Actually they just want a blank “Word” document. Why?
Opinions and methods about digital reporting vary a lot. This manifests itself, among other things, in the way questions are formulated during a test or inspection. Closed-ended or open-ended questions, or in other words a question to measure something or a confirmation that a law or standard is complied with. Specific versus general.
In our opinion, you should always ask closed-ended questions and formulate specific requirements for each component and system. After all, you want to guarantee life cycle management, both for long-term and short-term projects. Long-term projects are often risky and require a high degree of accuracy. In recurring or similar short-term projects, it is again efficient and effective to standardize questions as much as possible. You can reuse them over and over again and compare the outcome.

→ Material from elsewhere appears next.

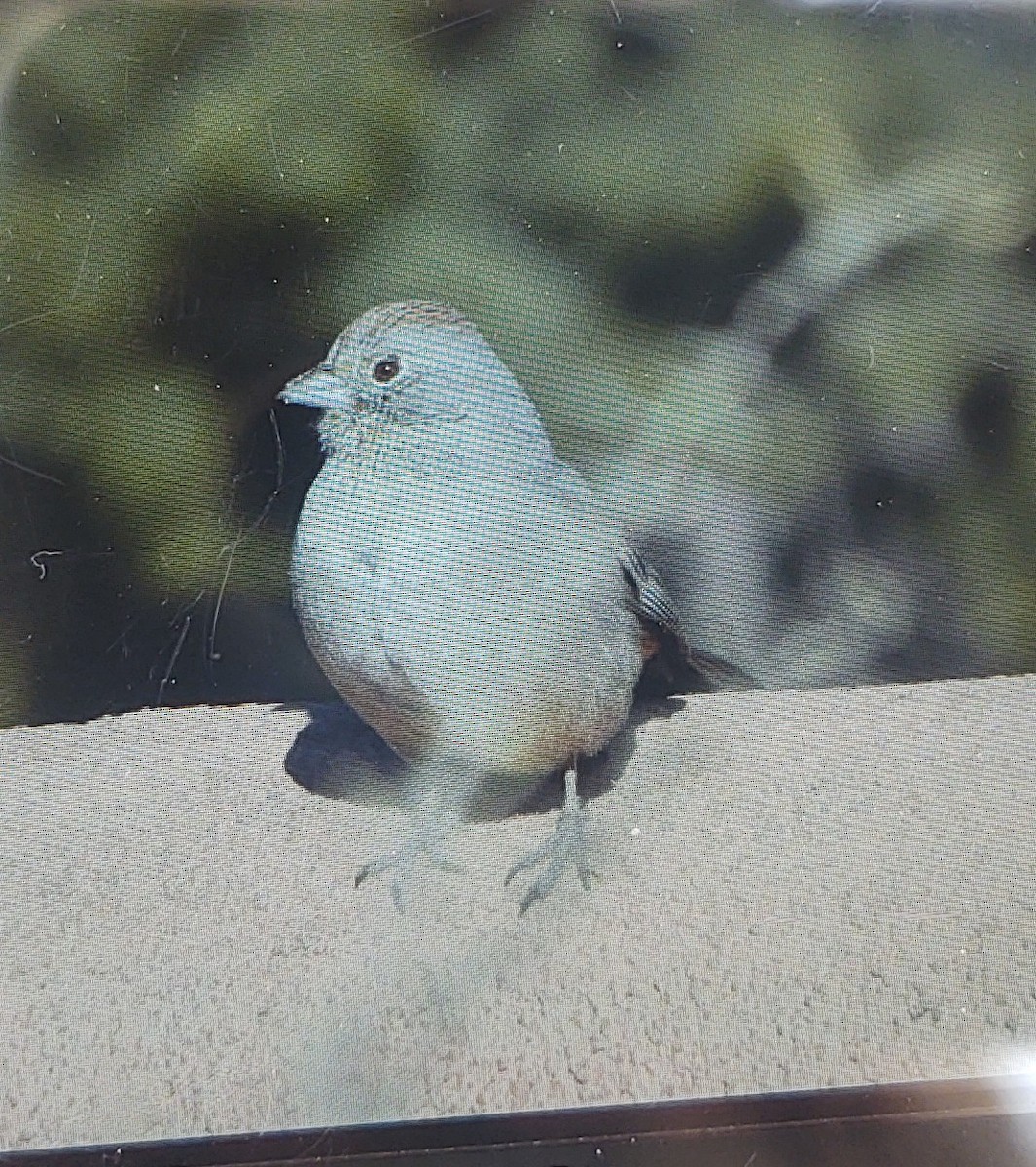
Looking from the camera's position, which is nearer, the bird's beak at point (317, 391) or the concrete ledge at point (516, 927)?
the concrete ledge at point (516, 927)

Various companies use reports where the report provides an overview of which requirements and specifications must be met. They refer to a number of pages with (current) laws and standards. The Surveyor walks around and “surveys” based on personal knowledge of these laws and standards. The outcome is then a (free format) report of findings based on open-ended questions and known assumptions.
If you survey, in my opinion the value of the findings depends too much on the competency and skills of the Surveyor. After all, this expert can overlook something. In addition, standards and laws are subject to change, so findings are not fully comparable or reproducible at a later point in time.
Because of this way of inspecting and recording, the technical history of components and systems is hardly transparent. Items are not specifically tested or recorded at component or system level. You have to go through all available documents to find historical data (engineering, FAT, SAT etc.). It is merely a snapshot that serves only the actors and not the life cycle management of a product.
A side effect of “assessment” is also that, in the case of residual points, traceability in terms of coding and location can lead to errors and inefficiencies.
In case data is recorded on components and systems, it is often done by including a matrix in a Word document in which numbers or measured values are captured. The recorded data vanishes into “digital paper”. When a database is used, its purpose is often limited to organizing documents (document control system) and not to monitor underlying data.
Is such an inspection not too expensive in relation to the goal? After all, the application, reliability and utilization are very limited. In the context of big data and data analysis it is useless.
The underlying reason to choose inspection (as opposed to measuring) often lies in the fact that inspections in the various phases of the life cycle, engineering, production, commissioning, operation and maintenance are carried out by external parties. Each party carries out a specific phase and expertise in its own way.
It would be better if the different inspections of the different phases contribute to improving the life cycle as a whole. Inspections must therefore be part of the entire life cycle and not be separate or serve only one party or activity (for example, the annual independent inspection).
All tests, inspections and surveys for all phases should therefore already be defined in the engineering phase by the Product Owner for data control in upcoming phases. During engineering, the full set of questions to cover all phases must already be aligned by stakeholders and certifying bodies. The Product Owner is therefore ultimately responsible for requirements, test-questions and also for the tool used to cater for inspections and certification.
The more precise engineering can formulate test-questions, the more junior a (certifying) Surveyor could be. Specific questions support digitization, automation and reproducibility. When optimizing your inspection process through digitalization and automation, a shift to an inspection system in which you can use sample testing could become feasible. After all, more data will become available for all phases on components and systems, which enables this. More data also increases the learning capacity in your organization and provides information for retrospective, which in turn should ensure that your life cycle process improves (fail fast – learn faster).
Test-questions, testing, residual points and solutions must therefore all be interlinked and historically approachable by all actors. With an integrated and multi-user system you guarantee quality.
However, most commissioning tools are focused on document control in relation to phases and test planning, instead of data control on components and systems in relation to a life cycle process. Why?